#### Task:
Using the data below, return word for word every line from the one holding "Два пасажирських поїзди" down to the one holding "Tiểu thư Kara". Leave pictures out.

#### Data shown:
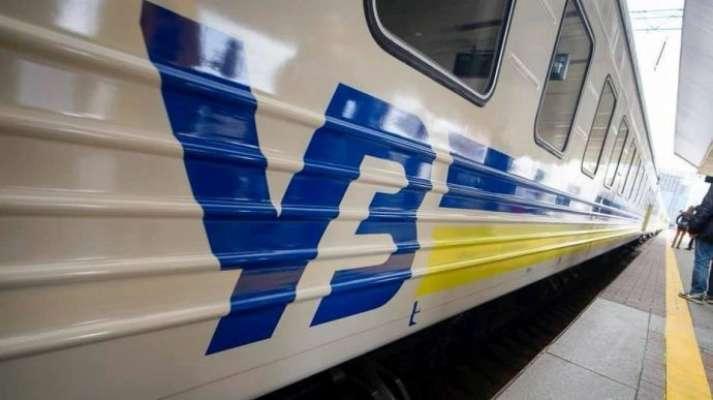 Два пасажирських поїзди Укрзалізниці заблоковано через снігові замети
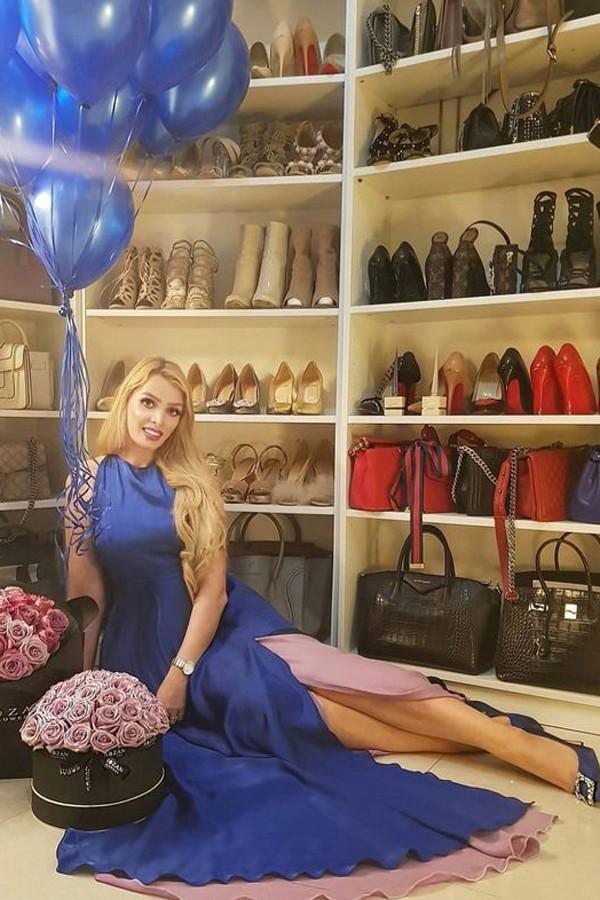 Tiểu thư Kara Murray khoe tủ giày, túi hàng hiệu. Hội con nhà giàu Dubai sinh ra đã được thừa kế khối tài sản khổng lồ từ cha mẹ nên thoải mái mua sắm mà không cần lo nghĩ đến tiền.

* * *

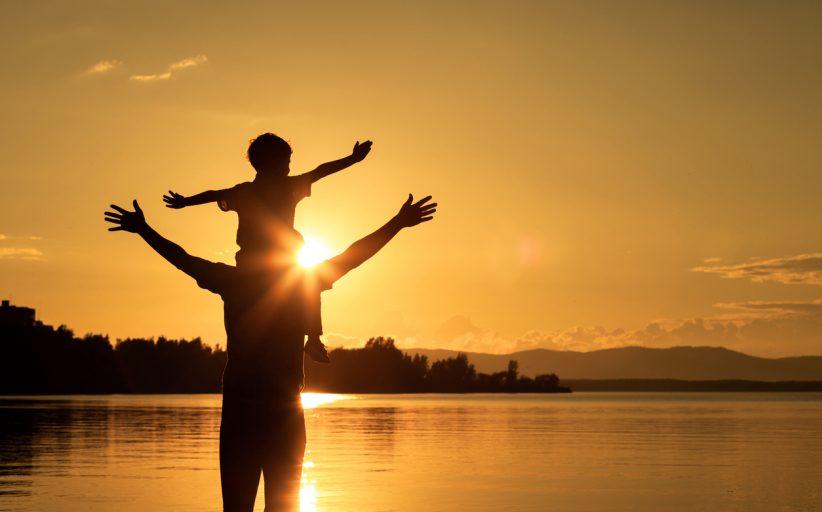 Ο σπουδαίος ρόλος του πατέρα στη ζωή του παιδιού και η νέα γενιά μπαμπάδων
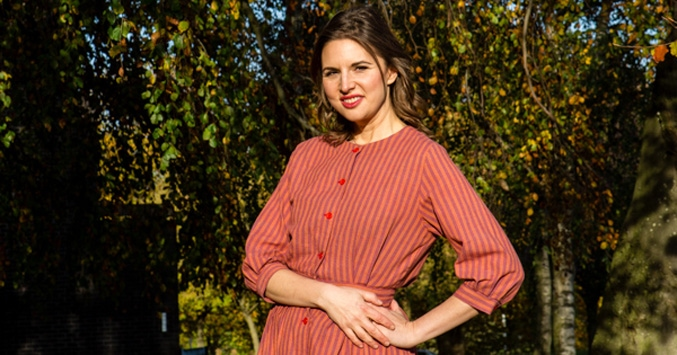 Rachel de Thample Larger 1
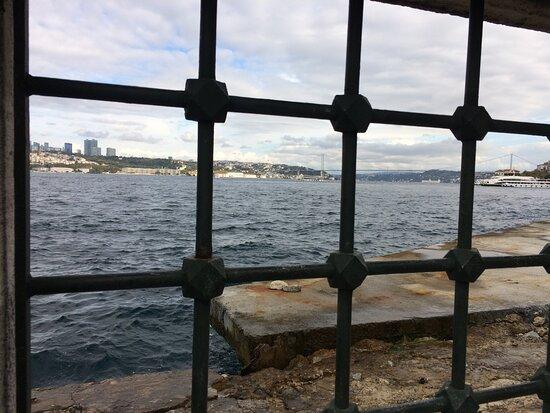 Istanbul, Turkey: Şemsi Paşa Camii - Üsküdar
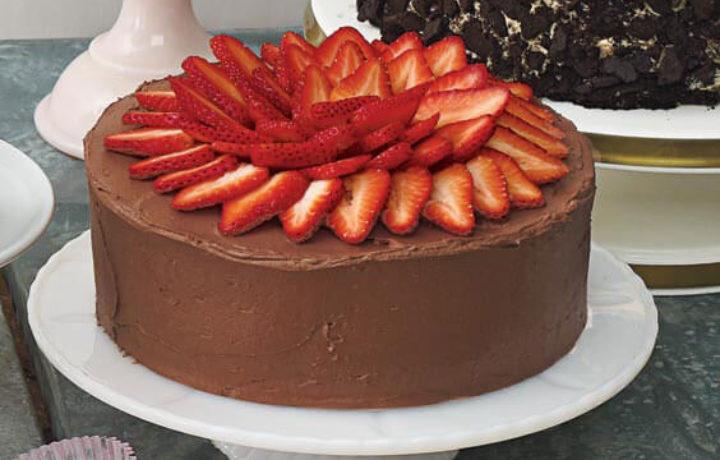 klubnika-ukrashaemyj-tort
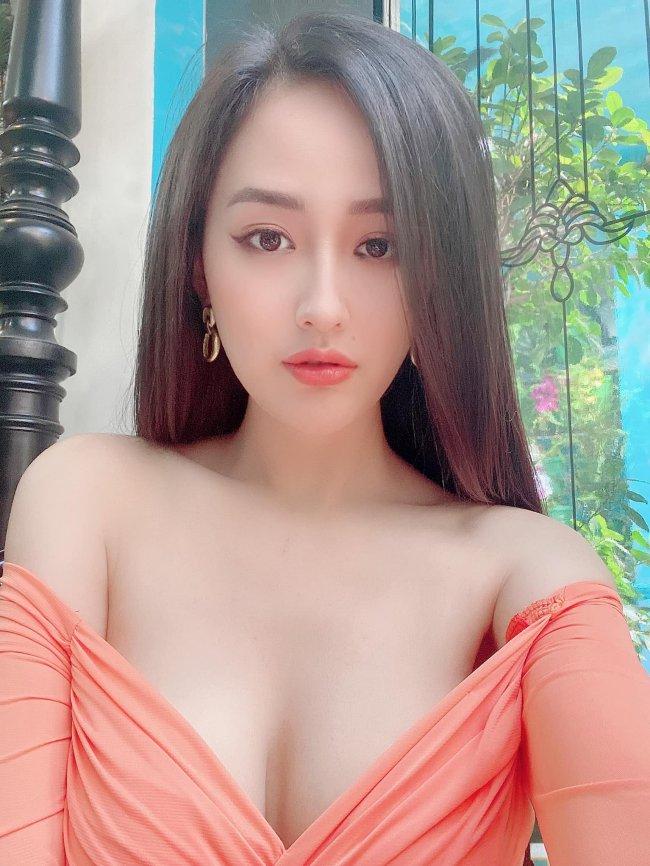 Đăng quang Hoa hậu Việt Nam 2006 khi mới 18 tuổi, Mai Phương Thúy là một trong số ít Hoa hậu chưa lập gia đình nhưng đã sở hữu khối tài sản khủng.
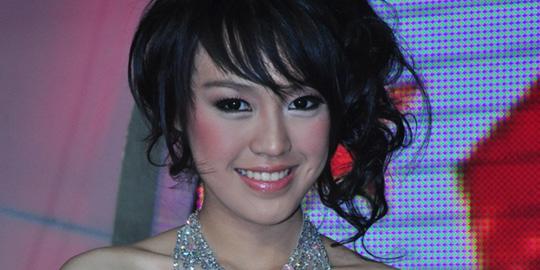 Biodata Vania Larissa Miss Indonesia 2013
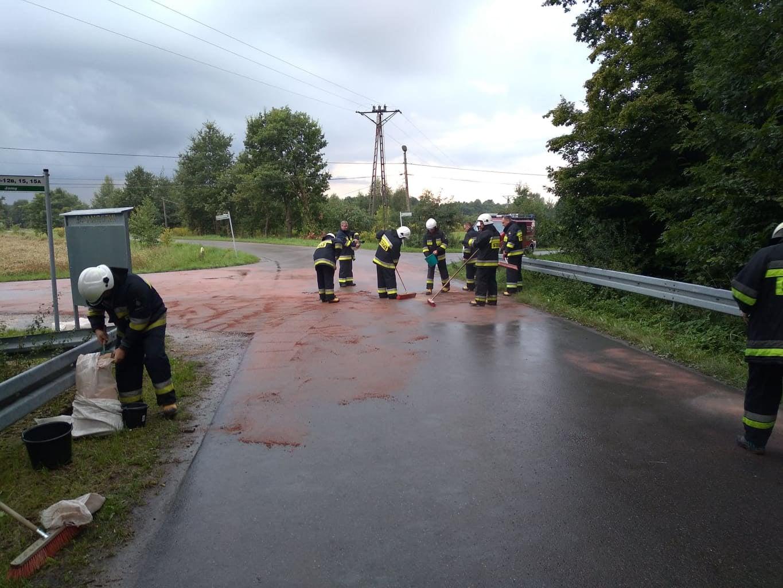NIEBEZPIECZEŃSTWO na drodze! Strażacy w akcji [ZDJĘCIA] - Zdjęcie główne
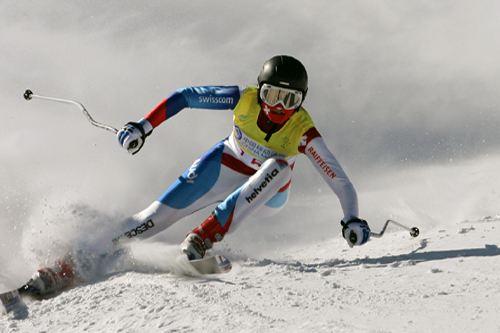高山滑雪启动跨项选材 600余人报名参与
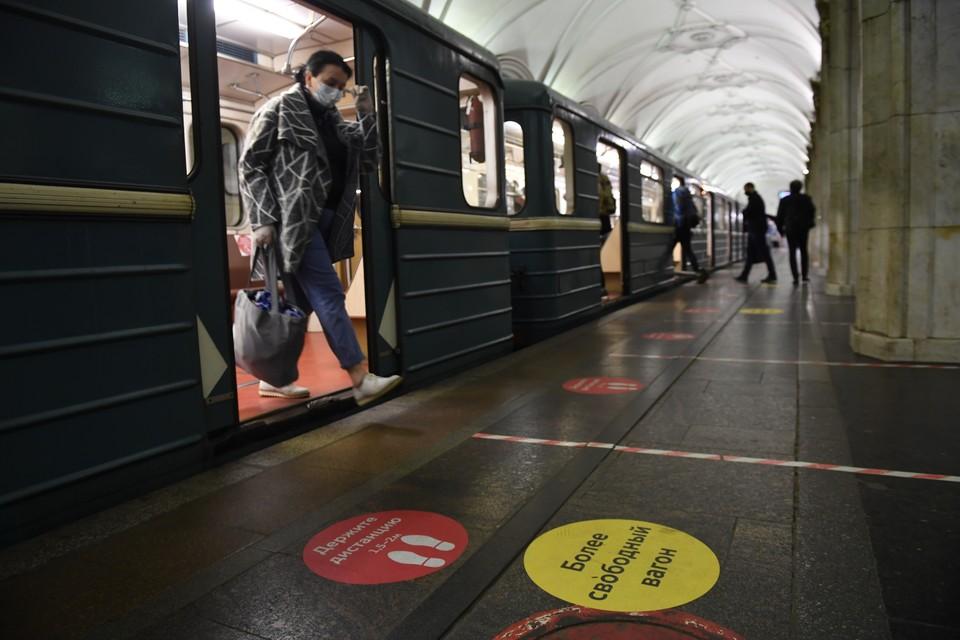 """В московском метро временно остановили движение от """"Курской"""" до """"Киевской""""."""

---

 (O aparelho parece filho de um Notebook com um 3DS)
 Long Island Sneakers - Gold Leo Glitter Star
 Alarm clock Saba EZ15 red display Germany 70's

#### Your response:
 Два пасажирських поїзди Укрзалізниці заблоковано через снігові замети
 Tiểu thư Kara Murray khoe tủ giày, túi hàng hiệu. Hội con nhà giàu Dubai sinh ra đã được thừa kế khối tài sản khổng lồ từ cha mẹ nên thoải mái mua sắm mà không cần lo nghĩ đến tiền.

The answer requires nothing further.